→ **Directions for this task**
How many lines in the rows below contain the word "bark"? Reply with the number only.

[Scene-based reasoning records]
--------------------
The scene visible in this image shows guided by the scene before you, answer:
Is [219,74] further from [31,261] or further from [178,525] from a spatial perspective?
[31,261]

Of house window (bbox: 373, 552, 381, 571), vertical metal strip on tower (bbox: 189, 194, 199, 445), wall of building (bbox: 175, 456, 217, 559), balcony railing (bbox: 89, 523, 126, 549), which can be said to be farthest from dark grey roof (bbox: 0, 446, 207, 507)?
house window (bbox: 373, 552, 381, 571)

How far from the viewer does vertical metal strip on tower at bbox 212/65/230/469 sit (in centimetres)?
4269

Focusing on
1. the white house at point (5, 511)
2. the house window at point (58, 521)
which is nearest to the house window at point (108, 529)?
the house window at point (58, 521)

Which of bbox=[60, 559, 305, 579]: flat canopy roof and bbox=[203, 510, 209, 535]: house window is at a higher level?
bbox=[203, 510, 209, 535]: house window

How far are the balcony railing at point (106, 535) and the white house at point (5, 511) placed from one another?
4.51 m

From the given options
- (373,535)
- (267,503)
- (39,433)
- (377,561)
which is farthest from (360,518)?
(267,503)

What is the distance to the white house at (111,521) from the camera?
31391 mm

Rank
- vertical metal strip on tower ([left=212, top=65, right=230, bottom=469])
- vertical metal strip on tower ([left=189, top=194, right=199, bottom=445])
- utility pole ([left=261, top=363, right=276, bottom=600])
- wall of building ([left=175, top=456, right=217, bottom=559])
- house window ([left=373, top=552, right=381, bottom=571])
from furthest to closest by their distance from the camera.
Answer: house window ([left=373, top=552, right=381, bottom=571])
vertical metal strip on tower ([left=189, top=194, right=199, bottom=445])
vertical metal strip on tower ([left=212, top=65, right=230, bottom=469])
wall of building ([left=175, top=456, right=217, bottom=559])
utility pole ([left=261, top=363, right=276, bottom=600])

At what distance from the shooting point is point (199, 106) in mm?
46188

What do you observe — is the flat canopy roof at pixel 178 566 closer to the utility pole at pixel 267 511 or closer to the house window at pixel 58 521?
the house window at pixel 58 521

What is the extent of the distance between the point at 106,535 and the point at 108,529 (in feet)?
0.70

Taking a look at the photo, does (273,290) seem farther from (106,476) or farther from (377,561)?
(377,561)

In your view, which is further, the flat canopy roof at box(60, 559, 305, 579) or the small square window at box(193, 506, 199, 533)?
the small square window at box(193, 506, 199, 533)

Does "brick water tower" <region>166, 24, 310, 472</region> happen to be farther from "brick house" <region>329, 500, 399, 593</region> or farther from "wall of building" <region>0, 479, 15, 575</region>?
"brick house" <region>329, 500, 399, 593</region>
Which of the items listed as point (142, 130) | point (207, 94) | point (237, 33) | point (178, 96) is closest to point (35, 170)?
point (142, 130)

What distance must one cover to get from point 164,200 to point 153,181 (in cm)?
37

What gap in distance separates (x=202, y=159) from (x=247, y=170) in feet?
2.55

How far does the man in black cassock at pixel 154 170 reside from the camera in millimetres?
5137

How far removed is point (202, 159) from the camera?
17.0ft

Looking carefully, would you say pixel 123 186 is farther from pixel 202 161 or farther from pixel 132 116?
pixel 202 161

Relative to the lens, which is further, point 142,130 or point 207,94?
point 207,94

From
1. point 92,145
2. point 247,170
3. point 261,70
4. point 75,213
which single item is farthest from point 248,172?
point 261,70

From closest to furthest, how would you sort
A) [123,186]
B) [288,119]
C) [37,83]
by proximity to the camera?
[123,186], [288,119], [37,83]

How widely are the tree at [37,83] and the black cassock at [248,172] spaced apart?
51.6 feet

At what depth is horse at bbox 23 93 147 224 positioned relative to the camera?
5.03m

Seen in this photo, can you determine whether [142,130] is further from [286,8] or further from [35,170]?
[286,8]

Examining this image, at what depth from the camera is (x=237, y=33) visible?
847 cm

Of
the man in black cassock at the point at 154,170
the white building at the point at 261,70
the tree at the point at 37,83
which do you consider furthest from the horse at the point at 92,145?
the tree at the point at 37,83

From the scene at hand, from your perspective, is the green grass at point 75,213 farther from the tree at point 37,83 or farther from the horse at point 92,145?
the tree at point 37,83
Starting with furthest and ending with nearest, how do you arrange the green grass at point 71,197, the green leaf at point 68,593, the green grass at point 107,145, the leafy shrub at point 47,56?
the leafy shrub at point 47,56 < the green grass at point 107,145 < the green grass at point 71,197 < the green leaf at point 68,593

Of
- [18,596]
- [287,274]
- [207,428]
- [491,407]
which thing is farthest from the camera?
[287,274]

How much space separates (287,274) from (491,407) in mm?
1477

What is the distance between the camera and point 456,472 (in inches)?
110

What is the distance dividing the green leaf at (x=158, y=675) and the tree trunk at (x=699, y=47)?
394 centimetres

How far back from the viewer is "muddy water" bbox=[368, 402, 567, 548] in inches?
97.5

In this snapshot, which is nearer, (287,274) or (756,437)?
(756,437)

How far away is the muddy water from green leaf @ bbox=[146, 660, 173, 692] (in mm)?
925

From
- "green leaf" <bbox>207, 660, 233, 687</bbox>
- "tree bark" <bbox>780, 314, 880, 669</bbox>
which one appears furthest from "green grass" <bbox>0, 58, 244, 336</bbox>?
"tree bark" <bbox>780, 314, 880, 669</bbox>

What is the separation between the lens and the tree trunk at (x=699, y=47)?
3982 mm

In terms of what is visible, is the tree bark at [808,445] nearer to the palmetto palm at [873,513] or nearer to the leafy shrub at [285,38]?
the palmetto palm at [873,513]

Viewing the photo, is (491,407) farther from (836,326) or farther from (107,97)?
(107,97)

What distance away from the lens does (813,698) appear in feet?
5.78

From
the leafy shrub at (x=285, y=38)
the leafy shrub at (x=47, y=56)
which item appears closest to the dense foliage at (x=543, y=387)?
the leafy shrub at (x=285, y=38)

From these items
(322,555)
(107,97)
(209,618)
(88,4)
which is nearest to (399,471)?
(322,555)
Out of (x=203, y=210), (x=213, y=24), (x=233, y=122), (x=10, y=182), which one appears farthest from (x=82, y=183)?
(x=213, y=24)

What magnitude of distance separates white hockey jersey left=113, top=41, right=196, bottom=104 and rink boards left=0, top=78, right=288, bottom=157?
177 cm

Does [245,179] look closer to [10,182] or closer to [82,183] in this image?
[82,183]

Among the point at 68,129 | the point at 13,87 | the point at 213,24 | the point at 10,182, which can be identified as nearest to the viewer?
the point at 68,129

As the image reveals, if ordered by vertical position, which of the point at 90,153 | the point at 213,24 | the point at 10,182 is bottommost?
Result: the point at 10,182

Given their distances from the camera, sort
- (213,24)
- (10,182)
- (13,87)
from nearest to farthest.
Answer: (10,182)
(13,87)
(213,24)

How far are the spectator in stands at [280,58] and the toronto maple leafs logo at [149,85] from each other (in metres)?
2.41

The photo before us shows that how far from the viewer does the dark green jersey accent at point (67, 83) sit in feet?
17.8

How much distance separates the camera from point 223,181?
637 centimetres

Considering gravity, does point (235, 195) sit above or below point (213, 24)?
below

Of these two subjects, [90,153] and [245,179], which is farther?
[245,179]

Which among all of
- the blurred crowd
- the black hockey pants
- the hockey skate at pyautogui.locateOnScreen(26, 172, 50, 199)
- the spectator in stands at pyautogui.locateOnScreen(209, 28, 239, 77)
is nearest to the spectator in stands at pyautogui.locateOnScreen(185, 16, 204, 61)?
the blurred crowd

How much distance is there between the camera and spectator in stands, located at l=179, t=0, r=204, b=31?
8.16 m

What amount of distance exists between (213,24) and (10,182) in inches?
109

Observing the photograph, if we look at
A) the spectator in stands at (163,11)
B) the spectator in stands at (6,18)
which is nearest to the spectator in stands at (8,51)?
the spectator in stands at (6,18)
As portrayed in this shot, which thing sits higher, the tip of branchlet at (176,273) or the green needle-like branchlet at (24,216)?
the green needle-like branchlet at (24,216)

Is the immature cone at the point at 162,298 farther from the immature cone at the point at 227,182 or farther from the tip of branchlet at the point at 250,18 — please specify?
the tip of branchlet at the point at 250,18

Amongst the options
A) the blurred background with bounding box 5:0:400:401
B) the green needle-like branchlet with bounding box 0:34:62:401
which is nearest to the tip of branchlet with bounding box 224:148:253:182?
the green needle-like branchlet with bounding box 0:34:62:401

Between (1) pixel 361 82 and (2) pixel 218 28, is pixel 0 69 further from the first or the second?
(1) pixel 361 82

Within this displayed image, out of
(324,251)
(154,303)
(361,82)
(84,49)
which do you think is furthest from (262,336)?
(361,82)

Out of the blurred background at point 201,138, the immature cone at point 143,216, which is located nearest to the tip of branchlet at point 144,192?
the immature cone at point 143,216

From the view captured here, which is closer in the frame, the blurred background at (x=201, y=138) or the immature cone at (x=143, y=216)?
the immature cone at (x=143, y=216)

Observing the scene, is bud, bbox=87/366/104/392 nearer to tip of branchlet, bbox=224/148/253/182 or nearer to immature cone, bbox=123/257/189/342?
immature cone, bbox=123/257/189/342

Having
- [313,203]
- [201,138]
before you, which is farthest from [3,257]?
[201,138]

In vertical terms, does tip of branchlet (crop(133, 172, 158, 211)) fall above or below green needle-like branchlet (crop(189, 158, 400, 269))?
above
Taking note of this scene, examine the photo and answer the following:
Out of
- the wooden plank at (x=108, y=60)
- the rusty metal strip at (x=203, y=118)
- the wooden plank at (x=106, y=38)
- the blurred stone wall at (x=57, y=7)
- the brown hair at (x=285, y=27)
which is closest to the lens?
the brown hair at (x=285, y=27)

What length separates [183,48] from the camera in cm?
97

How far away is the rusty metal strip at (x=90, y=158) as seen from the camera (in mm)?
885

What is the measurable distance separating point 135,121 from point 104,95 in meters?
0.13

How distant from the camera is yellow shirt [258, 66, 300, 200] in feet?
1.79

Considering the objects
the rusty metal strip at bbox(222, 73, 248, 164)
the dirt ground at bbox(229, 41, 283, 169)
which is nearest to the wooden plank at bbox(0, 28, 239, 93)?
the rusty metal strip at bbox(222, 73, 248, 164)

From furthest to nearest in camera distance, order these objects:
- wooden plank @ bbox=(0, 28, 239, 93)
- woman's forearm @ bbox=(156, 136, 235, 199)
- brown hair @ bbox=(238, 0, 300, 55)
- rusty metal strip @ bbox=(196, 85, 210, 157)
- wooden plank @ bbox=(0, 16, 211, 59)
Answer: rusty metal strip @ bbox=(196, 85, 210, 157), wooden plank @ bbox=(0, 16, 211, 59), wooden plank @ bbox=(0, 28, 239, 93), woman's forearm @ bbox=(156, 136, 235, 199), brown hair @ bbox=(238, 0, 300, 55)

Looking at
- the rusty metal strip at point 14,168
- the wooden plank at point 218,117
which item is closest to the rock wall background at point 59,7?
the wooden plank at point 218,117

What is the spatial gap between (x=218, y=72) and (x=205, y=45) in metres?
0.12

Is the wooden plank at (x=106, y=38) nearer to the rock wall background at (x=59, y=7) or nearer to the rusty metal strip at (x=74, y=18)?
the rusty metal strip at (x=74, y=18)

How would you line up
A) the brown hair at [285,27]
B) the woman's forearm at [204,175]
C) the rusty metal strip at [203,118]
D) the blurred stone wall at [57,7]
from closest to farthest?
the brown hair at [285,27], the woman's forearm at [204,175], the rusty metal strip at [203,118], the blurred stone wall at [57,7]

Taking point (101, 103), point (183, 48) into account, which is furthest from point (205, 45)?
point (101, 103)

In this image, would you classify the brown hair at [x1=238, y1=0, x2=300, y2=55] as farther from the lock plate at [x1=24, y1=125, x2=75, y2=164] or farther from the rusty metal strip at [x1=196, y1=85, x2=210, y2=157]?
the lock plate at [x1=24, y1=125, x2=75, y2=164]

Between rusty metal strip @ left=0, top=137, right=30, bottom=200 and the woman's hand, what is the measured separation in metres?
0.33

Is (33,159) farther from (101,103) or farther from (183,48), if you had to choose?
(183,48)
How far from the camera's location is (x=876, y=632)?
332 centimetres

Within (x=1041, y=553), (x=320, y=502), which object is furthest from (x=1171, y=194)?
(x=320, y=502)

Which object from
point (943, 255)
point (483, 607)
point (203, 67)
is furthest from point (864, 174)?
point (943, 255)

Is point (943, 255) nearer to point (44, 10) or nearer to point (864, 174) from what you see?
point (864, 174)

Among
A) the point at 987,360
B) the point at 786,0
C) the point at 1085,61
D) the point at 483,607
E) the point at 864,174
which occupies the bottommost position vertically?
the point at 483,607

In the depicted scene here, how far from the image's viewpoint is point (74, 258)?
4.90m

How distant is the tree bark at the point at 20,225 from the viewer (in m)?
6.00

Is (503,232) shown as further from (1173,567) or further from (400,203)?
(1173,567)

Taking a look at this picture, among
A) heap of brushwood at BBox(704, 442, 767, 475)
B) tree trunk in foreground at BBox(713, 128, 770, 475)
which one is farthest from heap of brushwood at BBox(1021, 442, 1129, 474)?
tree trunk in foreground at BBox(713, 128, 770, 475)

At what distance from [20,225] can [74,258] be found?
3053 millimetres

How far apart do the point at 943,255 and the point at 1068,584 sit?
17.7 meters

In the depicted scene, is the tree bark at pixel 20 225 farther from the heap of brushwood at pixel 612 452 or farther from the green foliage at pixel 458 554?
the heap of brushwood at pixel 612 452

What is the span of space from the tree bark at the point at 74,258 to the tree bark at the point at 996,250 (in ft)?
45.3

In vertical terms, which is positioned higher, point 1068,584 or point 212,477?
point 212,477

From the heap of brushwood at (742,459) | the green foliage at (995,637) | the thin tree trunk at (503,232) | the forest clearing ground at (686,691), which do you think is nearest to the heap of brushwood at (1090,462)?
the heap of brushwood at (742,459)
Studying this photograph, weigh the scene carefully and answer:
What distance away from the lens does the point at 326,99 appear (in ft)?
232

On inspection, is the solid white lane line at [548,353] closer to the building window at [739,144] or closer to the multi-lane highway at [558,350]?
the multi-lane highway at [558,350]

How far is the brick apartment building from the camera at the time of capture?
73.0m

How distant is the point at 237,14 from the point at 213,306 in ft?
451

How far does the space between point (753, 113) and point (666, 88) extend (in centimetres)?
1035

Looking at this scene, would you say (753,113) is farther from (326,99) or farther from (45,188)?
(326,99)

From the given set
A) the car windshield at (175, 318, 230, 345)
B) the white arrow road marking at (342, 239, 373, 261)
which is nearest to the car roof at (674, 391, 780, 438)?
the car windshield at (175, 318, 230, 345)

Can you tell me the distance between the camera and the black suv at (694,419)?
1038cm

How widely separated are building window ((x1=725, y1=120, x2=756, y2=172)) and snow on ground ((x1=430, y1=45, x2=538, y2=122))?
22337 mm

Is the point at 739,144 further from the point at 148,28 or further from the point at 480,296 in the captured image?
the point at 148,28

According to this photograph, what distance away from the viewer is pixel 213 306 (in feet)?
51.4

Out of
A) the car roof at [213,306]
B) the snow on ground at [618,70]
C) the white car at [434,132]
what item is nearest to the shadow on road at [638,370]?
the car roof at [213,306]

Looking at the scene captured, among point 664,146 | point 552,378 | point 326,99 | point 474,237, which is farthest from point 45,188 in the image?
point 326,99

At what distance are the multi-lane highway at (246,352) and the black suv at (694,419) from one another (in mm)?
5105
--------------------
→ **Exercise output**
6